RECORDS FOR THIS TASK:

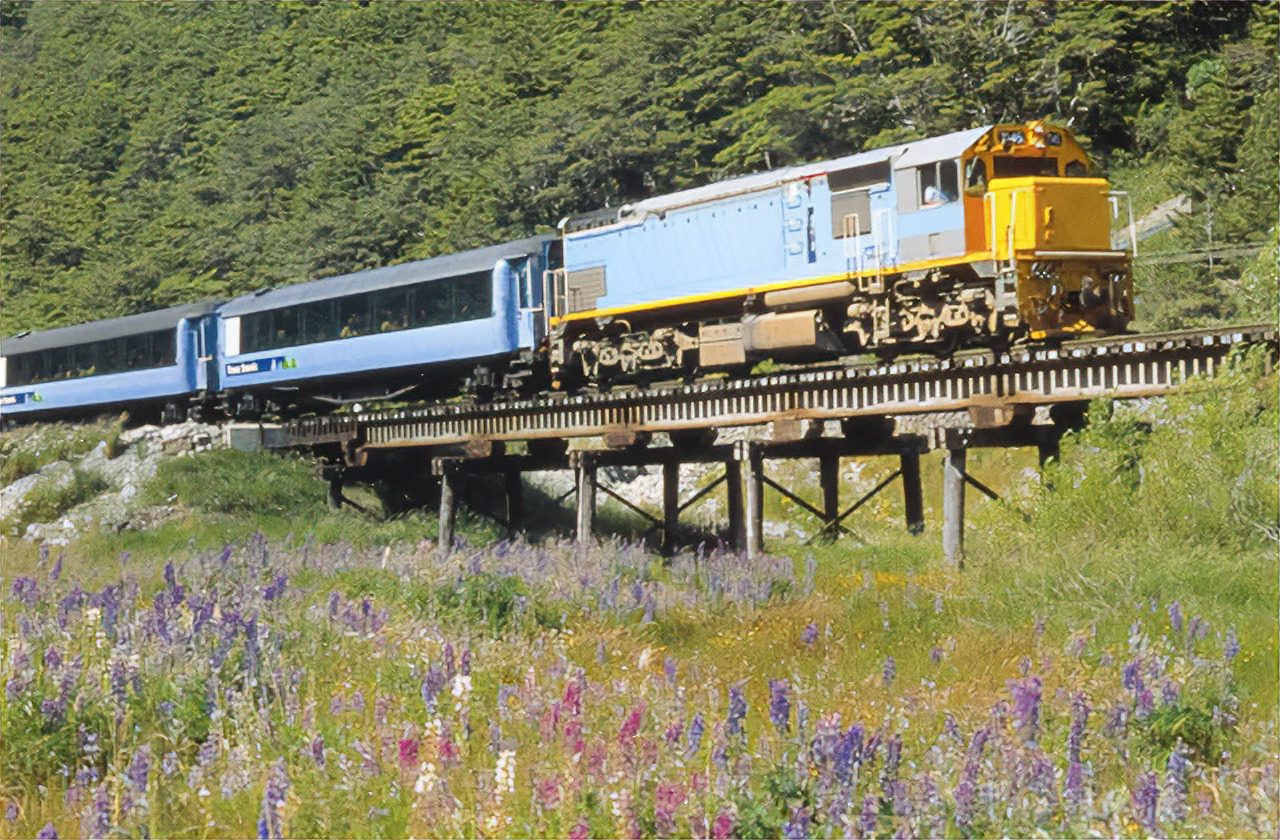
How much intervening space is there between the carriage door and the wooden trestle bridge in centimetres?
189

--

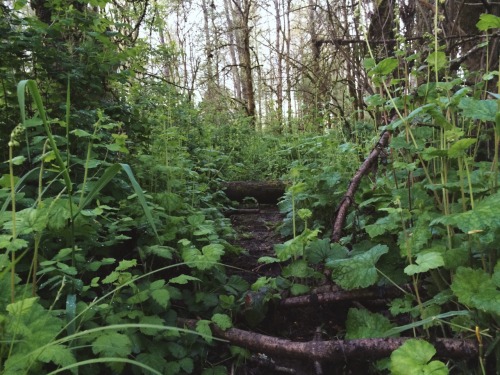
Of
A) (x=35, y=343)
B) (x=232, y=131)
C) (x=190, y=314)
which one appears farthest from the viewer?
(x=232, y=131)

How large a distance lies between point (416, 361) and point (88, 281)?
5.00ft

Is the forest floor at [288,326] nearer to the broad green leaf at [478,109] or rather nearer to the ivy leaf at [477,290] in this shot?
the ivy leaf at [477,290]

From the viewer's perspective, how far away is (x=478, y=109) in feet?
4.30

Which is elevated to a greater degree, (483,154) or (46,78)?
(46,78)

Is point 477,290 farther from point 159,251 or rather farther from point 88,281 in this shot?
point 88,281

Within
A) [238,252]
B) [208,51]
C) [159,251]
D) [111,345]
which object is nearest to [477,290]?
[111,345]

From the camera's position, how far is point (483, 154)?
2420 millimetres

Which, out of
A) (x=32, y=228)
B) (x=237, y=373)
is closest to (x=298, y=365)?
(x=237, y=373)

* * *

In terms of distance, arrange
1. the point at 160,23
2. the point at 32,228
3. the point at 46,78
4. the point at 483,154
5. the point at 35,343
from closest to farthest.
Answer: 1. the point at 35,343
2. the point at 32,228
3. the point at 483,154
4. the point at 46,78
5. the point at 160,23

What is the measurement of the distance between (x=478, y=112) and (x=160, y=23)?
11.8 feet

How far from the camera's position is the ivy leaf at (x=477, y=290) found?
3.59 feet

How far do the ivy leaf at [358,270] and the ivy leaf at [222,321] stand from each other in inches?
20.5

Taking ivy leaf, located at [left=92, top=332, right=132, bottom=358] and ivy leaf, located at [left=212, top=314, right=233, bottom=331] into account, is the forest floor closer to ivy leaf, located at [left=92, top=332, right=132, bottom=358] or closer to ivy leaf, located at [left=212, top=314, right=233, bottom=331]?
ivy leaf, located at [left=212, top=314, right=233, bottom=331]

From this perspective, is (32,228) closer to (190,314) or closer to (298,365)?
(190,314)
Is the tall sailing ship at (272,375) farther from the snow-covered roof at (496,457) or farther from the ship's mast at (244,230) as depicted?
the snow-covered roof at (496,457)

STATED EXERCISE:
List every line in the items above that contains the string "feet", treating uppercase and lowercase as different.

FINISHED EXERCISE:
From the viewer's perspective, how far away is (x=478, y=109) in feet?
11.8 feet
3.59 feet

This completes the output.